Resume en dos oraciones el fragmento sobre Leonardo Sciascia.

FRAGMENTO PROPORCIONADO ->
#####

“Si quieres ser universal, habla de tu aldea”, recomendaba Lev Tolstói a los jóvenes aprendices de escritor que se le acercaban en busca de consejo. Pocos autores han cumplido esta indicación con la firmeza de Leonardo Sciascia, que en sus sesenta y ocho fecundos años de vida profesó una devoción por su país natal que, a la vez que le impidió alejarse de él durante más de un mes seguido, le permitió comulgar con la idea del expresionista Renato Guttuso, su amigo y coterráneo: “Hasta cuando pinto una manzana está Sicilia”.

#####

ENTRADAS EXTRAÍDAS ->
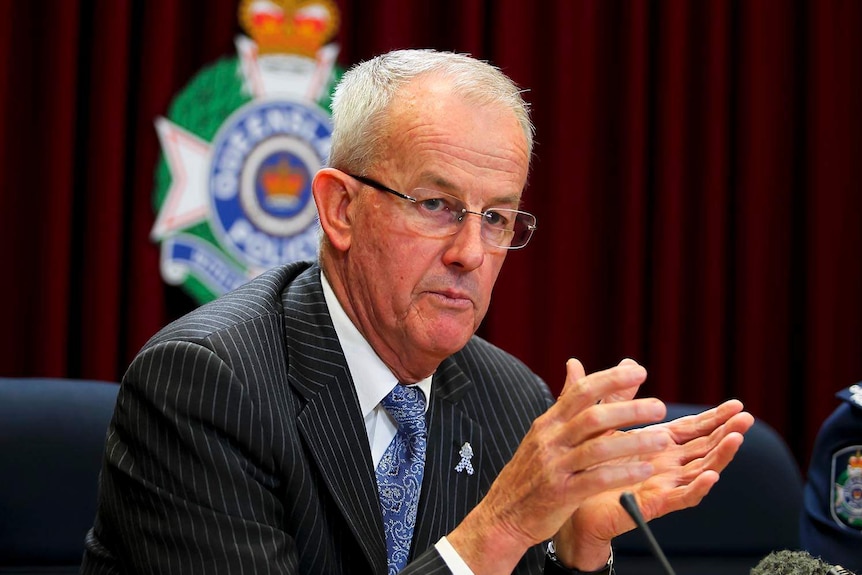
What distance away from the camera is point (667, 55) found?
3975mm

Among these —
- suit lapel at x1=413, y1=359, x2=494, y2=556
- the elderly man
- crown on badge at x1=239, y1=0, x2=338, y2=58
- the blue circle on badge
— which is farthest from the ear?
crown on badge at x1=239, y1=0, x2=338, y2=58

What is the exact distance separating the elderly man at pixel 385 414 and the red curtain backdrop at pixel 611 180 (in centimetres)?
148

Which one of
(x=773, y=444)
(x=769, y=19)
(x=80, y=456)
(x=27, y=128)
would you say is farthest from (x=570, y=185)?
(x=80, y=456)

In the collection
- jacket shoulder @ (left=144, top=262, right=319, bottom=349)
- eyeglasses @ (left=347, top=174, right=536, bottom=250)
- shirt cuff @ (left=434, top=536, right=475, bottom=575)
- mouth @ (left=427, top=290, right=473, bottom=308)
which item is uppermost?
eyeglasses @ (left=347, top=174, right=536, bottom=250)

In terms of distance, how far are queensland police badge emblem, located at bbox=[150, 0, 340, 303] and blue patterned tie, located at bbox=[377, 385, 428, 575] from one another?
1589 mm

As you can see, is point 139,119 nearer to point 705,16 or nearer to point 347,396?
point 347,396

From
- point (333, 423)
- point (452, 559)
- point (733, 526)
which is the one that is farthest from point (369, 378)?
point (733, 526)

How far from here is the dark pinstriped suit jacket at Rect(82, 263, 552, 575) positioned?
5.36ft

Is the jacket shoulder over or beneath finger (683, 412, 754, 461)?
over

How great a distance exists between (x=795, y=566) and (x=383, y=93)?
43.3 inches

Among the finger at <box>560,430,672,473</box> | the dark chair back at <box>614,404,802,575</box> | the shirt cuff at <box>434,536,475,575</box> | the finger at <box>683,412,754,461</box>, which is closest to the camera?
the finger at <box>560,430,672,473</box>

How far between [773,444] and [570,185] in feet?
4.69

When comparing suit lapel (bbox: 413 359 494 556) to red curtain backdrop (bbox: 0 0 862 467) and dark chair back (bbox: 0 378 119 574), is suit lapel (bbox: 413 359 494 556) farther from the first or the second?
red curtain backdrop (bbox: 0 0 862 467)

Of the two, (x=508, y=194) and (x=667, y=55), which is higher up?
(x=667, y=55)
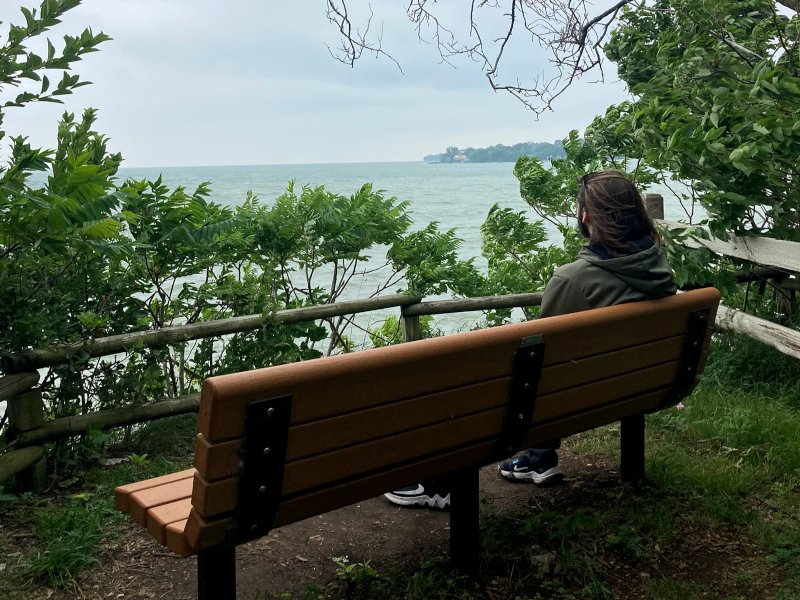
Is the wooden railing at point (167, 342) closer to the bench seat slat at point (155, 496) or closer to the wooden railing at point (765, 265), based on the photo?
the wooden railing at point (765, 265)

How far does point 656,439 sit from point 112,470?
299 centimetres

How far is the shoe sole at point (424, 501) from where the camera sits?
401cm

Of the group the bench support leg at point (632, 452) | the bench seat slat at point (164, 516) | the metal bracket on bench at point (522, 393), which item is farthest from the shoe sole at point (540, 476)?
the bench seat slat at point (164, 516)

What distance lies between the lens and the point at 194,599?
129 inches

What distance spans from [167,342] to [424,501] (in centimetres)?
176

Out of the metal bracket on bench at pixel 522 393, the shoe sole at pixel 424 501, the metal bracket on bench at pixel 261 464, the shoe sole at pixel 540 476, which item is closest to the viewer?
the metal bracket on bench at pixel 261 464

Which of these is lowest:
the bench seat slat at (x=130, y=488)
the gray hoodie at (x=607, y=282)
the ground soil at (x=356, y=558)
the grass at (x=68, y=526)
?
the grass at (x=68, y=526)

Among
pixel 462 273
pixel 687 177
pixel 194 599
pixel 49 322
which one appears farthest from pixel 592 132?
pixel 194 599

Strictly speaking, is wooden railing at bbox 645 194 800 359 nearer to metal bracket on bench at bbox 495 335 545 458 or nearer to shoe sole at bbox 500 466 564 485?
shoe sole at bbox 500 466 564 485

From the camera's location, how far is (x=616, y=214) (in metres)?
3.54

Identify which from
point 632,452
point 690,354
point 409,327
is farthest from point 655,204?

#####

RESPUESTA -> Tolstói aconsejaba a los jóvenes aprendices de escritor hablar de su aldea para ser universales, y pocos autores han cumplido ese consejo con tanta firmeza como Leonardo Sciascia. A lo largo de sus sesenta y ocho años, su devoción por su país natal le impidió alejarse de él durante más de un mes seguido y le permitió compartir la idea de su amigo y coterráneo Renato Guttuso de que hasta en una manzana pintada está Sicilia.